Ich wollte mich mal ein wenig mit VST / VSTi auseinandersetzen. Habe mir den ASIO4ALL Treiber besorgt und einige VST Hosts (Chainer,REAPER,Minihost und VSThost). Dazu habe ich mir dieses Plugin besorgt: http://www.gtgsynths.com/Synth_zips/GTG_DrumSampler_II_GM.ZIP.

Nur wenn ich jetzt auf den Drums rumklicke oder eine Wav erzeuge, gibt es keinen Output, d.h.: es kommt kein Sound.

Ich bin Absoluter beginner auf diesem Gebiet, habe ich irgendwas vergessen? Brauche ich eine spezielle Soundkarte?

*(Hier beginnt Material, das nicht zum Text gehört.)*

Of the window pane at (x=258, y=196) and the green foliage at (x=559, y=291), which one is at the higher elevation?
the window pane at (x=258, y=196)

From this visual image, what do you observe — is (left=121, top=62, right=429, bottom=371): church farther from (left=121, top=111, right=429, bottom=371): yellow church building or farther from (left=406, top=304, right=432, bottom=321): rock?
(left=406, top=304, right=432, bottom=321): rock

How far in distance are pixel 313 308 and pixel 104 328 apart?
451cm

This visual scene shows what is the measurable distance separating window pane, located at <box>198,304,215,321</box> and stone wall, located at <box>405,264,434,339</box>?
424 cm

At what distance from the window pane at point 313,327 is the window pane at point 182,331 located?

Ich hoffe, es kann mir jemand helfen,

Gruß, Derdada


----------



## Icarus (23. April 2008)

Hallo Derdada
Ich kenne die von Dir erwähnten VST-Hosts nicht, jedoch kann ich bestätigen, das Asio4all mit der normalen Standard-Soundkarte funktioniert, bei mir klappte es jedoch ohne jegliche Probleme oder weitere Einstellungen.
Ich kann mir deshalb höchstens vorstellen dass es an den Einstellungen des VST-Hosts liegt!


----------



## redybull (26. April 2008)

Hi,
kenne die Applikation auch nicht, eventuell "alter " Standard, dass Drums MIDI-Kanal *10 * verlangen? ..kam nur drauf, weil in dem Namen "GM" ergo General MIDI enthalten ist und Drums dort nur im Kanal 10 ansprechen, aber nicht getestet.

LG
Andreas


----------